Another claim of Zimbabwe Jerome is that excessive money printing does not contribute to massive wealth disparity or favor plutocrats. Here is the reality of where the rubber meets the road.
At the global level, the planet’s 2,365 billionaires have seen their wealth increase $4 trillion, or 54 percent, during the pandemic year. Their combined wealth rose from $8.04 trillion to $12.39 trillion between March 18, 2020 and March 18, 2021. All while smaller business is shuttered and closing for good. If it smells like a loot, walks like a loot, looks like a loot, it probably is a loot.

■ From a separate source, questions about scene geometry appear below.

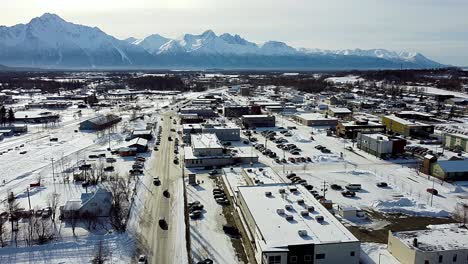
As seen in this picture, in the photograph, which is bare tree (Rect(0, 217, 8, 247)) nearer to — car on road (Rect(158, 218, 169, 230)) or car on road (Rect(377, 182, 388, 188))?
car on road (Rect(158, 218, 169, 230))

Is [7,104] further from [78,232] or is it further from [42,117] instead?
[78,232]

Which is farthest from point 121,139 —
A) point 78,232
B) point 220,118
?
point 78,232

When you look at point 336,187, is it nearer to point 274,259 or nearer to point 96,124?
point 274,259

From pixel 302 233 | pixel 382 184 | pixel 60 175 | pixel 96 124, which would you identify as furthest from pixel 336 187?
pixel 96 124

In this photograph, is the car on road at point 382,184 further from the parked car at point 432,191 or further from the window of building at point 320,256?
the window of building at point 320,256

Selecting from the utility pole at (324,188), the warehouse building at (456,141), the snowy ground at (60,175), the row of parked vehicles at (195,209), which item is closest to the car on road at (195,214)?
the row of parked vehicles at (195,209)

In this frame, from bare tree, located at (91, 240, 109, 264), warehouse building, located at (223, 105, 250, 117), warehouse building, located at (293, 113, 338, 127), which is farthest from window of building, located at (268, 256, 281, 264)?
warehouse building, located at (223, 105, 250, 117)

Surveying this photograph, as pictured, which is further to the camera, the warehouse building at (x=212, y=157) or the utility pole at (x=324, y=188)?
the warehouse building at (x=212, y=157)
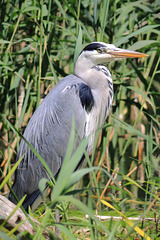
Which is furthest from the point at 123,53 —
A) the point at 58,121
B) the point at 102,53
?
the point at 58,121

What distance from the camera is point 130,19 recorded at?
2.97m

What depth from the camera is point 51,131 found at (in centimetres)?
264

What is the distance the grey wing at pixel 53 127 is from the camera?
259 cm

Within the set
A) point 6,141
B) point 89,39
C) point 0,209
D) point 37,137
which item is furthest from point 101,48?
point 0,209

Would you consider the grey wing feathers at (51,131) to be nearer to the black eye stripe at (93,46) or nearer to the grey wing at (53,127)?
the grey wing at (53,127)

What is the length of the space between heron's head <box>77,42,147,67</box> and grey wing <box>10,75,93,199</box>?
19 centimetres

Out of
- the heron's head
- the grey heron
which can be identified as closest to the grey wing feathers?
the grey heron

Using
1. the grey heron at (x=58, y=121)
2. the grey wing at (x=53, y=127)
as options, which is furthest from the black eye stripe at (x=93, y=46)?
the grey wing at (x=53, y=127)

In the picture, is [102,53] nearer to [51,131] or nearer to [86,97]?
[86,97]

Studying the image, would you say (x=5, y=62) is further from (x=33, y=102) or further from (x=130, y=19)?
(x=130, y=19)

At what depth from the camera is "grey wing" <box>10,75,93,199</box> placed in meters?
2.59

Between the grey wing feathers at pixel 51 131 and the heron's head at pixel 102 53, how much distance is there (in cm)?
20

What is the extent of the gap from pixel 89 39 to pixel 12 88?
69 centimetres

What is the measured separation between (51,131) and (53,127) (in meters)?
0.03
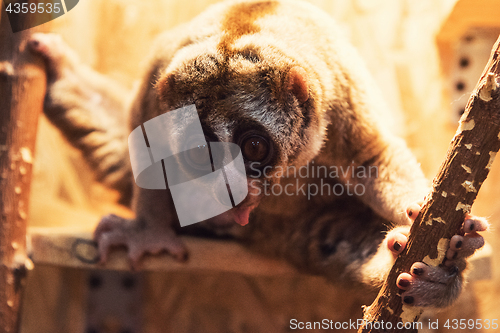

While the economy collapsed in 2020, CEO pay surged
Massive debt expansion was supposed to be a temporary buffer — more than $1 trillion of debt was taken on by U.S. companies last year to ride out the economic devastation caused by Covid-1984.
But with interest rates still near all-time lows, it’s becoming increasingly tempting for corporations, including Home Depot and Verizon Communications, to spend those cash cushions on acquisitions, stock buybacks and dividend hikes. Much of this, according to the WSJ, is flowing into junk and zombie corporations and governments.
It’s never been cheaper for the most financially fragile companies to borrow money. Yields on triple-C bonds have fallen to a record low 8%, with investors mostly shrugging off the risk of default.